Keuntungan Ekonomi AI Lebih Besar dari Biaya Emisi

Dana Moneter Internasional (IMF) memperkirakan keuntungan ekonomi dari AI akan meningkatkan output ekonomi global sekitar 0,5 persen per tahun antara 2025 hingga 2030. Melebihi biaya lingkungan yang timbul akibat lonjakan emisi karbon dari pusat data yang menopang teknologi tersebut.

Berdasarkan laporan IMF yang dirilis pada pertemuan musim semi tahunannya di Washington, keuntungannya tidak akan terbagi secara merata di seluruh dunia. Sehingga para pembuat kebijakan dan pelaku bisnis diminta meminimalkan biaya untuk masyarakat luas.

Meskipun terdapat tantangan terkait harga listrik yang lebih tinggi dan emisi gas rumah kaca, keuntungan terhadap PDB global dari AI kemungkinan akan lebih besar daripada biaya kenaikan emisi.

BACA JUGA: DPR RI Setujui Revisi RAPBN 2026, Belanja Negara Rp3.842,7 Trilun

Lalu biaya sosial dari kenaikan emisi ini lebih kecil dibandingkan dengan keuntungan ekonomi yang dari AI. "Namun tetap menambah penumpukan emisi yang mengkhawatirkan," kata laporan berjudul "Power Hungry: How AI Will Drive Energy Demand".

Laporan IMF mencatat di Virginia utara yang menjadi pusat data terbesar di dunia, ruang servernya kurang lebih setara dengan delapan Gedung Empire State. Kebutuhan listrik global akibat AI bisa meningkat hingga lebih dari tiga kali lipat, menjadi sekitar 1.500 terawatt-jam (TWh) pada tahun 2030. Hampir setara dengan konsumsi listrik India saat ini dan 1,5 kali lebih tinggi dari proyeksi permintaan energi untuk kendaraan listrik.

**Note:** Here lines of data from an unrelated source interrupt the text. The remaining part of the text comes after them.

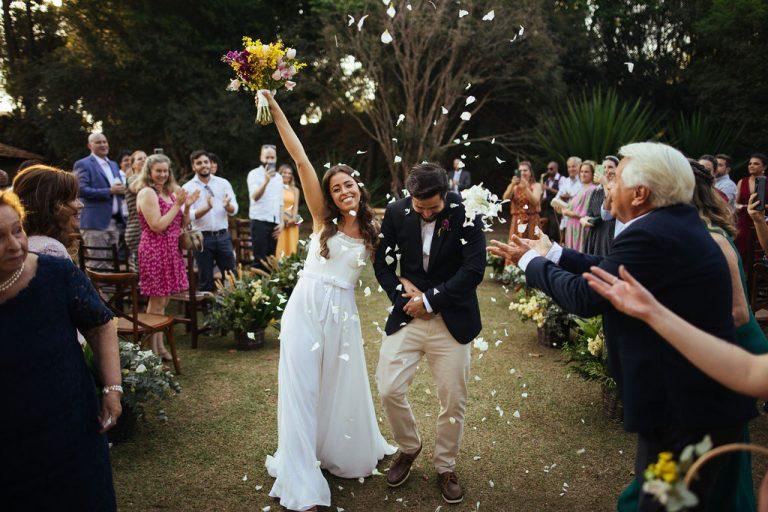 Mini wedding rústico com toque italiano num dia iluminado para dizer SIM – Bianca & Fabio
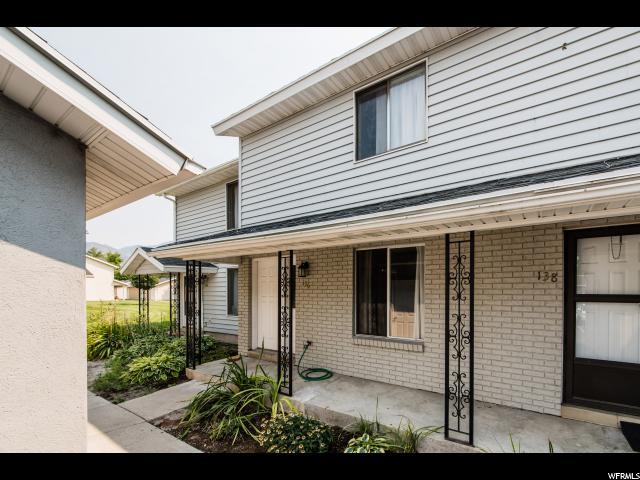 联栋屋 为 销售 在 136 W 1260 S Logan, 犹他州 84321 美国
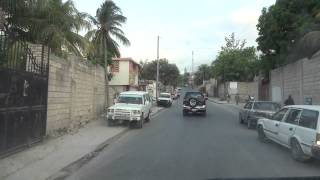preview picture of video 'Driving through Port au Prince 3'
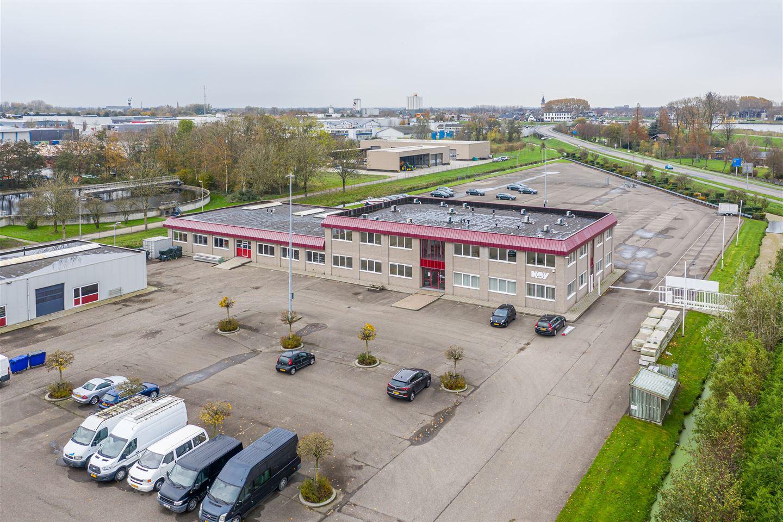Bekijk foto 2 van Wilgenweg 8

Lalu jejak karbon dari lonjakan penggunaan AI ini akan bergantung pada bagaimana perusahaan teknologi tersebut bisa memenuhi janjinya menekan emisi dari pusat data, dengan menggunakan energi bersih dan cara lain.

IMF memperkirakan adopsi AI yang kuat dengan kebijakan energi saat ini bisa menghasilkan lonjakan emisi gas rumah kaca sebesar 1,2 persen di antara 2025 hingga 2030. Diperkirakan kebijakan energi yang lebih ramah lingkungan bisa mengurangi peningkatan hingga 1,3 giga ton.

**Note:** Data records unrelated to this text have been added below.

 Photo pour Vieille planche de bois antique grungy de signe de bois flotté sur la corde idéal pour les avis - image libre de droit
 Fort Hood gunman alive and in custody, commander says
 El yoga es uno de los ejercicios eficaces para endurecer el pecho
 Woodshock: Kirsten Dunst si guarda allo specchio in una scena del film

Asumsi biaya sosial yang dibutuhkan dari dampak tambahan emisi tersebut sebesar US$39 per ton. IMF memperkirakan total biaya tambahan tersebut sebesar US$50,7 hingga US$66,3 miliar. Lebih kecil dari peningkatan keuntungan 0,5 persen per tahun dari penggunaan AI.

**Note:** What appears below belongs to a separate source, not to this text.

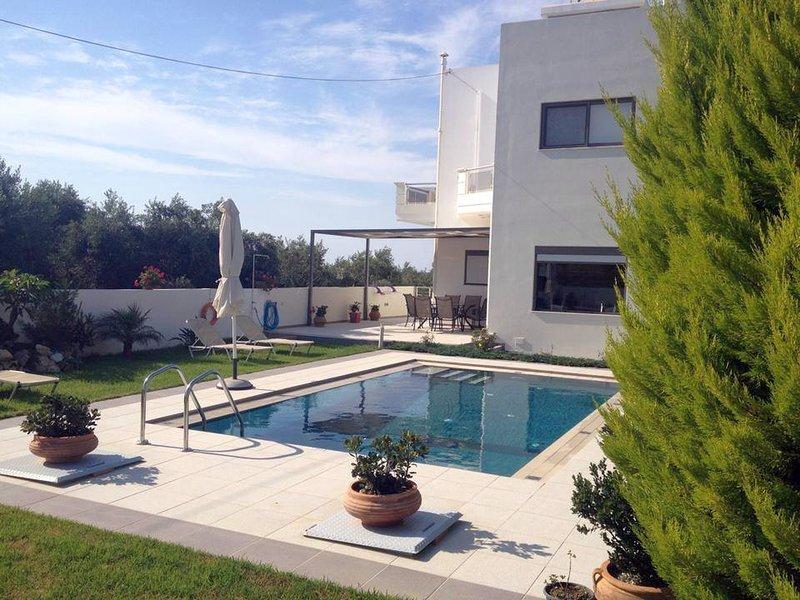 Sea View 3 Bedroom Villa, vacation rental in Gerani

Para analis independent menyebut dampak ekonomi dan lingkungan akan sangat tergantung dari bagaimana AI digunakan. Khususnya apakah AI bisa meningkatkan efisiensi dalam penggunaan energi berkelanjutan.

Grantham Research Institute on Climate Change and the Environment menjelaskan bahwa AI bisa menghasilkan pengurangan emisi karbon secara keseluruhan. Apabila teknologi ini digunakan untuk mempercepat kemajuan teknologi rendah karbon di sektor energi, pangan, dan transportasi.

Peneliti kebijakan di Grantham, Roberta Pierfederici mengatakan kekuatan pasar saja tidak mungkin berhasil mendorong penerapan AI untuk aksi iklim. Akan tetapi dibutuhkan juga peran dari pemerintah, perusahaan teknologi, dan perusahaan energi.

"Harus berperan aktif dalam memastikan AI digunakan secara sengaja, adil, dan berkelanjutan," ujarnya sembari menekankan pentingnya pendanaan litbang dan kebijakan untuk mengatasi ketimpangan yang diperparah oleh kemajuan AI.

Dampak Penggunaan AI Secara Berlebihan

AI yang perkembangannya semakin pesat dalam beberapa tahun terakhir punya kemampuan meningkatkan efisiensi, produktivitas, dan kreativitas. Teknologi ini bisa dimanfaatkan dalam berbagai bidang mulai dari kesehatan, pendidikan, transportasi, hingga bisnis. Akan tetapi penggunaan AI secara berlebihan punya dampak negatif yang perlu diantisipasi.

Pertama, bisa menyebabkan ketergantungan yang berlebihan pada teknologi. Sehingga bisa mengurangi kemampuan manusia untuk berpikir kritis dan menyelesaikan masalah secara mandiri.

Kedua, meningkatnya risiko pengangguran. Automasi yang didukung AI mampu menggantikan pekerjaan lapangan manusia tertentu. Hal ini memunculkan tantangan besar, terutama bagi tenaga kerja dengan keterampilan rendah yang kesulitan beradaptasi dengan kebutuhan pekerja modern.

Ketiga, pengurangan keterampilan manusia. Semakin banyak tugas yang dialihkan ke AI, dikhawatirkan bisa menurunkan kemampuan manusia. Contohnya, mengingat atau menyelesaikan pekerjaan yang membutuhkan pemikiran kognitif.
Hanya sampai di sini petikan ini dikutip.